Tracey prefirió esquivar su mirada y salió escapada de la habitación. Sin embargo, Julien la rodeó por la cintura mientras bajaban las escaleras. Estuvo a punto de perder el sentido al sentir el amparo del potente brazo de su marido.
– Dime que nada de esto es verdad, amor mío -imploró Julien con lágrimas en los ojos-. Dime que esta noche volveremos a casa y podremos hacer el amor como en Tahití.
– Julien -dijo Tracey atormentada por el dolor de su marido-, nunca amaré a ningún otro hombre en toda mi vida. Si no fuera por los niños, no estoy segura de si podría seguir viviendo.
– No digas eso nunca, amor mío -tronó la voz de Julien-. Tengo que creer que se trata de una equivocación. Es posible que no entendieras lo que mi padre te dijo. Apenas estaba en sus cabales los últimos días de su vida. El cura lo aclarará todo y terminará con esta tortura. Vamos -la animó mientras la guiaba escalera abajo.
«No te dejes cegar por tus esperanzas, cariño», pensó Tracey, que, sin embargo, sabía que Julien no se rendiría hasta el último segundo. Julien era un luchador. Si, por alguna remota circunstancia, no había interpretado bien las palabras de Henri, Julien no pararía hasta averiguar la verdad.
Se despidieron brevemente de Solange y fueron hacia el Ferrari por la puerta trasera de la residencia.
Se había hecho de noche. Puso las luces largas y se encaminó a la carretera principal. Estaba demasiado nervioso como para conducir; tanto que a punto estuvo de estrellarse contra el Mercedes de Rose, que regresaba en esos momentos del aeropuerto.
Bajó la ventanilla para disculparse y siguió adelante sin esperar respuesta por parte de la tía de Tracey.
Tracey sintió lástima por Rose, que se habría quedado alarmada al ver la velocidad a la que se había marchado Julien. Además, seguro que se estaría preguntando qué hacía ella en el coche, cuando se suponía que estaba cuidando a Valentine.
Julien estaba tan aturullado que fue incapaz de articular una palabra durante el viaje. Cuando llegaron a la catedral, Tracey ya no podía soportar aquel estado de ansiedad. El convencimiento que su marido tenía de que se trataba de un error había empezado a hacerla dudar.
Empezó a rezar porque Julien estuviera en lo cierto, porque la verdad del cura los liberara de su prisión y les permitiera seguir viviendo como marido y mujer.
– Lo lamento, señor Chapelle -dijo un encargado de la iglesia-. Monseñor Louvel se encuentra en Neuchátel. Si al final decide pasar allí la noche, llamará por teléfono. Lo más que puedo hacer es decirle que ha venido a verlo y que se encuentra ansioso por hablar con él.
La frustración de Julien era inmensa. Apretó la mano de Tracey hasta estrujarla, pero ésta no gritó. De hecho, agradeció aquel dolor físico, mucho más llevadero que el que mortificaba su alma.

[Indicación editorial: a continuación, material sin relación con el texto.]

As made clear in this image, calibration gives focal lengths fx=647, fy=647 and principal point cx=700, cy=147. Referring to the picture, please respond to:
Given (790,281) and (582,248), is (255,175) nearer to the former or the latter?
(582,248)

Las llantas del coche chirriaron sobre la acera cuando Julien arrancó como llevado por el diablo.
– Julien -se atrevió a decir Tracey-, creo que, después de asegurarme de que los niños están bien, lo mejor que puedo hacer es registrarme en un hotel para pasar la noche.

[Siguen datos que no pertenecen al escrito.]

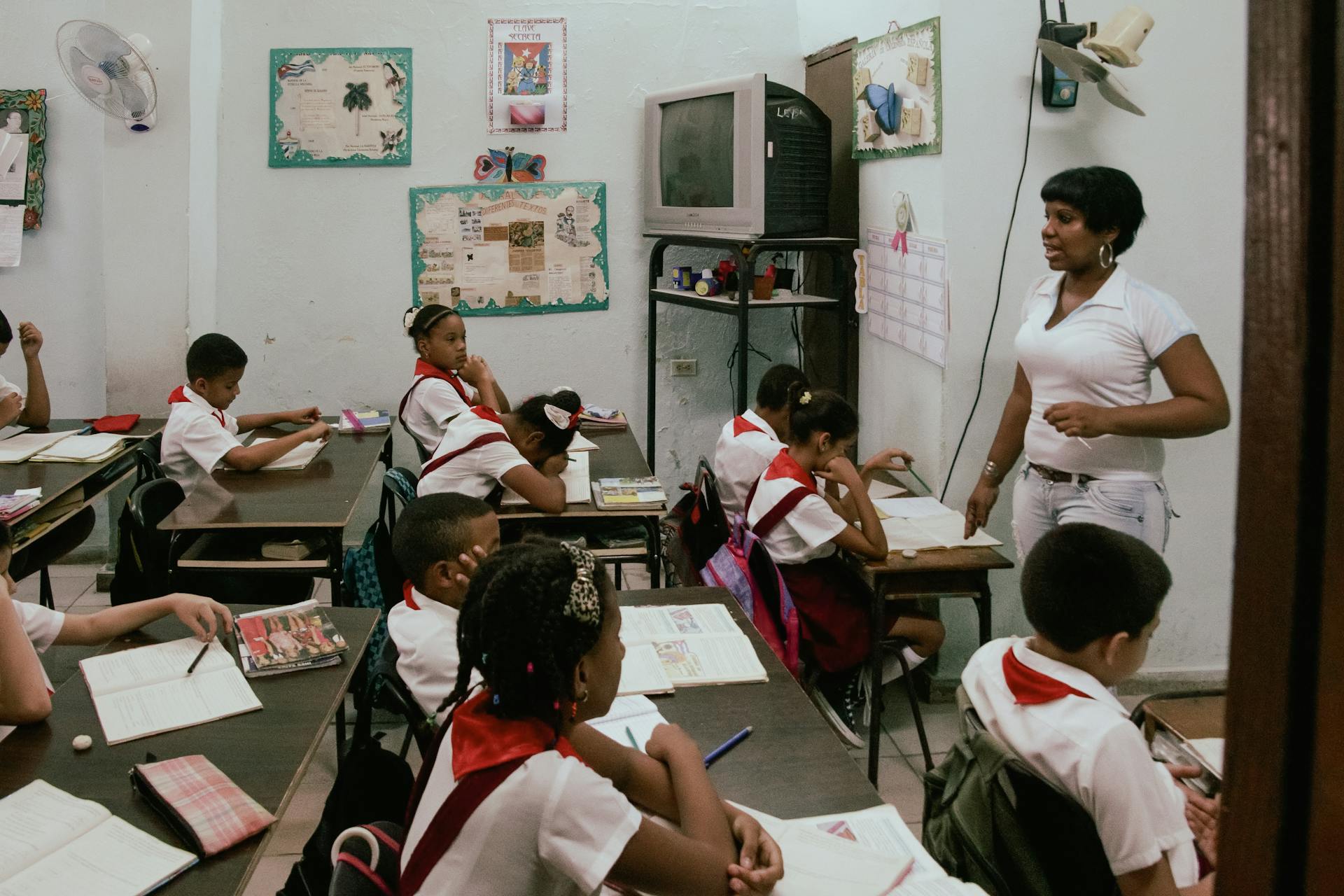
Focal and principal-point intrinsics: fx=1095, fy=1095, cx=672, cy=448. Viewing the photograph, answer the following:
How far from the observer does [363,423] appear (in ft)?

– Tú no vas a ninguna parte -sentenció-. Dejando de lado lo que el cura tenga que decir, nos haremos la prueba de paternidad para comprobar si la sangre que corre por nuestras venas es o no la misma. Pero hasta que no tenga la certeza absoluta de que hemos nacido del mismo padre, compartirás mi cama.

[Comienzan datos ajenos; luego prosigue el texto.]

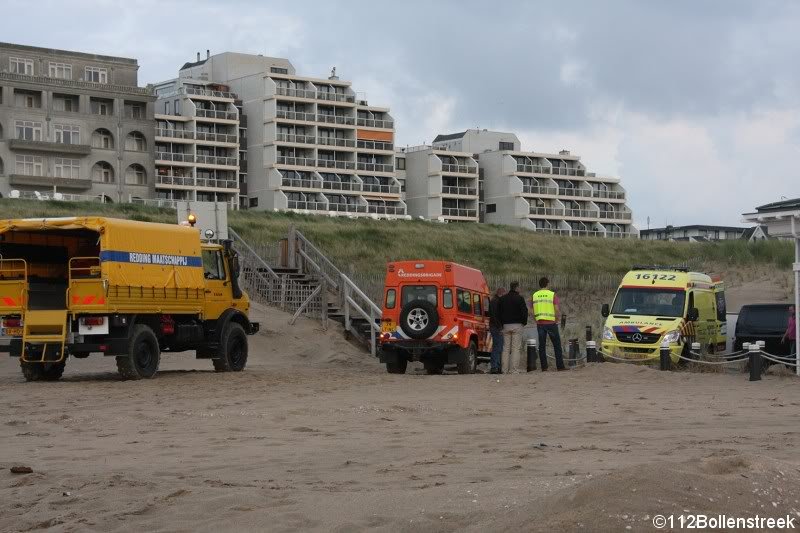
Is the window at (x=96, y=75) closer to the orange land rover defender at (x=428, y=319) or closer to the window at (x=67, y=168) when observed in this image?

– No puedo hacer eso, Julien -protestó-. Tú no estabas allí para escuchar a tu padre.
– ¡Exacto! -exclamó hecho un basilisco-. Cada vez me resulta más inconcebible que guardara ese maldito secreto hasta el último segundo y que, al final, sólo te lo dijera a ti. No comprendo como es posible que tus padres nunca hicieran la más mínima alusión a aquella aventura.
Tracey escuchaba con atención aquellas palabras que tantas veces se había repetido ella misma, intentando agarrarse a una última esperanza.
– Mi padre era un hombre frío y no solía expresar sus sentimientos -prosiguió Julien-. Pero nunca imaginé que pudiera ser cruel intencionadamente. La noche en que casi me pegué con Jacques, le conté a mi padre lo que sentía por ti y le comuniqué mi intención de casarme contigo. Ese día tuvo la ocasión de decirme la verdad. Pero no dijo nada.